My friend Adrianne did a summer internship on the Boston Herald copy desk. She received high praise for getting “sex phones” into a head on I-forget-the-story. Probably something about sex phones.
Headlines aren’t hard to write, but they’re hard to write well. You learn a new set of rules, and you find yourself developing strong opinions for entirely crackbrain reasons. If I weren’t already inclined to prefer the term “gay” to “same-sex” as it applies to civil unions, I would simply because it fits into a tight headline space. You learn to hate educators, because they prefer the multisyllabic and hyphenated over the simple. You develop pet peeves about certain words — “mull” and “probe” and “feds.”
But you really hate page designers who favor one-column heads. The Barry Bonds grand-jury testimony story had a one-column head order. He didn’t say he used steroids, he said he used substances, and he didn’t know what might have been in them. “Substances” didn’t fit in one column; “steroids” wouldn’t have been accurate. So I ended up writing:
Bonds:
I used
creams,
oils
blindly.
Sounds like he got a rubdown in the Tenderloin. I’ve had better days.
OK, enough copy editing. Soon I’ll be an unemployed writer again, and won’t that be fun.
Because it’s the solstice, and because we can always use a new holiday, go read the NYT story on Festivus, the “Seinfeld” holiday that makes as much sense as anything. Turns out there really is a Festivus:
The actual inventor of Festivus is Dan O’Keefe, 76, whose son Daniel, a writer on “Seinfeld,” appropriated a family tradition for the episode. The elder Mr. O’Keefe was stunned to hear that the holiday, which he minted in 1966, is catching on. “Have we accidentally invented a cult?” he wondered.
…The original Festivus was constantly in flux.
“It was entirely more peculiar than on the show,” the younger Mr. O’Keefe said from the set of the sitcom “Listen Up,” where he is now a writer. There was never a pole, but there were airings of grievances into a tape recorder and wrestling matches between Daniel and his two brothers, among other rites.
“There was a clock in a bag,” said Mr. O’Keefe, 36, adding that he does not know what it symbolized.
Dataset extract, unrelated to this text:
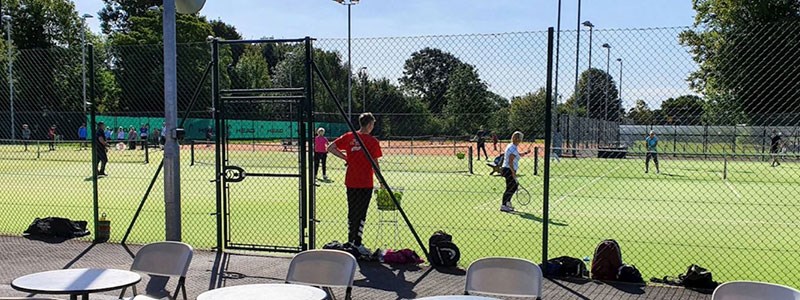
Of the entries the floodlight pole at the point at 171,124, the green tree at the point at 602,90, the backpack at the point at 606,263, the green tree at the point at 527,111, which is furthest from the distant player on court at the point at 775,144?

“Most of the Festivi had a theme,” he said. “One was, `Is there a light at the end of the tunnel?’ Another was, `Too easily made glad?’ “
And I thought my family was strange.
Oh, and thanks to David Edelstein, film critic for “Fresh Air” and Slate, who gave us a little shout-out today. He’d asked for the world’s worst lines from biopics, and in reporting the original results (scroll down), neglected my personal favorite. If you want to know what it is, you’ll have to hit the first link.
But it was in an Oliver Stone movie. That should tell you something.